Школьные приятели пальцем у виска крутили: ну что это за профессия — историк? Крыса архивная, книжный червь. Вот в кооперативе работать — это да, круто! Через год тачку купить можно.
На все советы доброжелателей Максим только улыбался и беззлобно отшучивался. Учиться ему нравилось. Он готов был сутками сидеть в архивах, писать рефераты, готовиться к семинарам… Мог часами говорить о каких-нибудь новгородских берестяных грамотах или шумерских глиняных табличках. Даже мама смирилась — ну не всем же деньги зарабатывать? Не в них счастье, в конце концов. Может, профессором станет.

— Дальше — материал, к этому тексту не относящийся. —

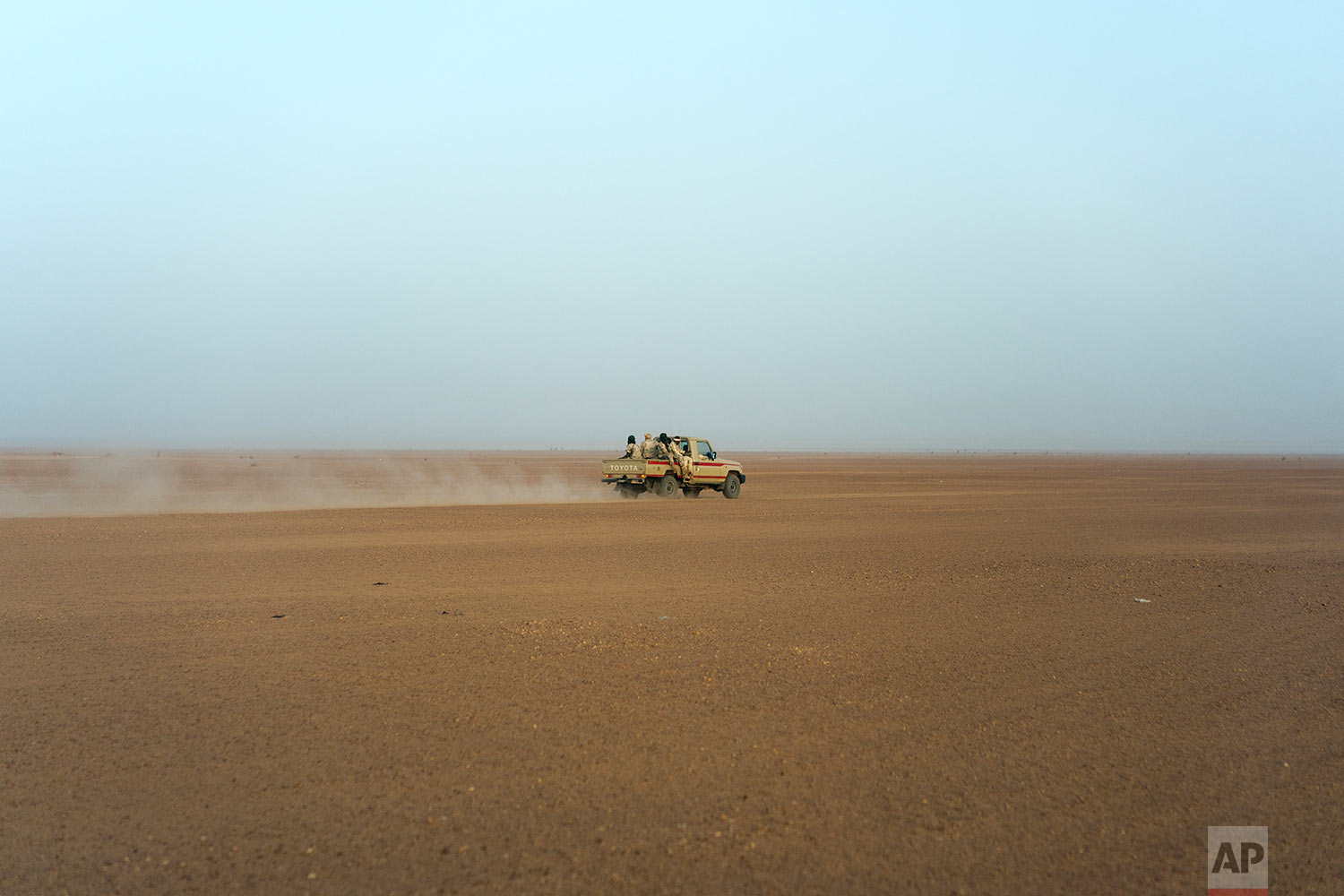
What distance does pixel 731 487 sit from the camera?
118ft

Зато бабушка искренне радовалась.
— Не зря все, не зря… Все-таки сказывается наследственность! — говорила она непонятно и все утирала ветхим кружевным платочком слезящиеся старческие глаза. — Сын не удался, хотя бы на внука порадуюсь! Весь в дедушку пошел. Александр Васильевич был бы так счастлив… Знаешь, Ирина, он ведь искал русскую Трою! И нашел бы непременно, только война помешала, а потом революция…
Спокойная, размеренная жизнь длилась недолго. После первого курса Максима забрали в армию. Был у нас такой несчастливый период, когда разваливающаяся советская империя остро нуждалась в свежем пушечном мясе — настолько остро, что и студентов не щадили.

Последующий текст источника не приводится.